/ Documentation / rag-memory

Semantic search and retrieval-augmented generation for agent memory

RAG Memory — Semantic Search for Agents

The memory skill includes a full RAG (Retrieval-Augmented Generation) pipeline that gives agents the ability to semantically search their memories instead of just keyword matching.

How It Works

Agent Output → chunk_text() → embed() → VectorStore (JSON)
                                              ↓
Query → embed() → cosine_similarity → Ranked Results
  1. Ingest: Text is chunked into overlapping segments, each embedded as a vector
  2. Store: Vectors persist to ~/.openclaw/workspace/vectors.json
  3. Recall: Queries are embedded and compared against stored vectors using cosine similarity

Quick Start

Python API

from skills.memory.semantic_search import ingest, recall

# Store a memory
ingest("The A2A protocol uses JSON-RPC for inter-agent communication.",
       source="research", tags=["a2a", "protocol"])

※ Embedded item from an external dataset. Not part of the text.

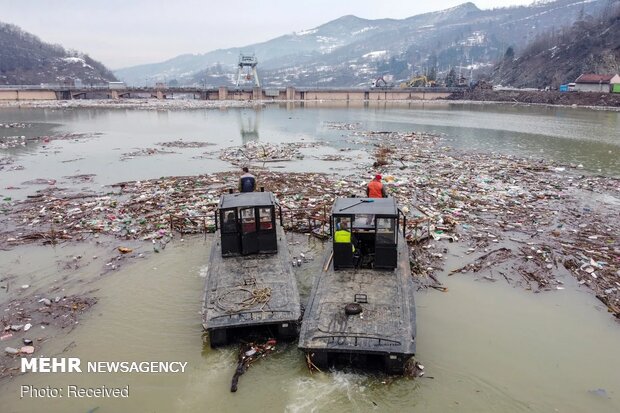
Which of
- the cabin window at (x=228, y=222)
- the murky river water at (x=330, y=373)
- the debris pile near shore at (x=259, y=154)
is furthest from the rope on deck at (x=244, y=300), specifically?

# Recall relevant memories
result = recall("How do agents communicate?", top_k=3)
for r in result["results"]:
    print(f"{r['score']:.2f} — {r['text'][:80]}")

CLI

# Ingest text
python3 skills/memory/semantic_search.py ingest \
  "Important finding about agent coordination." \
  --source research --tags coordination agents

# Recall relevant chunks
python3 skills/memory/semantic_search.py recall \
  "agent coordination" --top-k 5

# View stats
python3 skills/memory/semantic_search.py stats

# Clear store
python3 skills/memory/semantic_search.py clear

Embedding Backends

Set EMBEDDING_BACKEND environment variable:

| Backend | Value | Notes | |---|---|---| | TF-IDF | tfidf (default) | Zero dependencies, works offline | | Ollama | ollama | Local LLM embeddings via Ollama | | OpenAI | openai | Requires OPENAI_API_KEY |

# Use Ollama for higher quality embeddings
EMBEDDING_BACKEND=ollama python3 skills/memory/semantic_search.py \
  ingest "High quality memory entry"

Metadata Filtering

Every ingested chunk stores metadata that can be filtered on recall:

# Filter by source
recall("protocol details", source_filter="research")

# Filter by session
recall("what happened yesterday", session_filter="sess-2026-03-01")

Storage

Vectors are stored as a single JSON file at ~/.openclaw/workspace/vectors.json. The format includes:

  • Entry ID (UUID)
  • Raw text
  • Embedding vector
  • Metadata (source, session, tags, timestamp)
  • Shared TF-IDF vocabulary (for the default backend)

Tests

57 tests cover chunking, embeddings, cosine similarity, VectorStore CRUD, ingest/recall end-to-end, CLI, and persistence.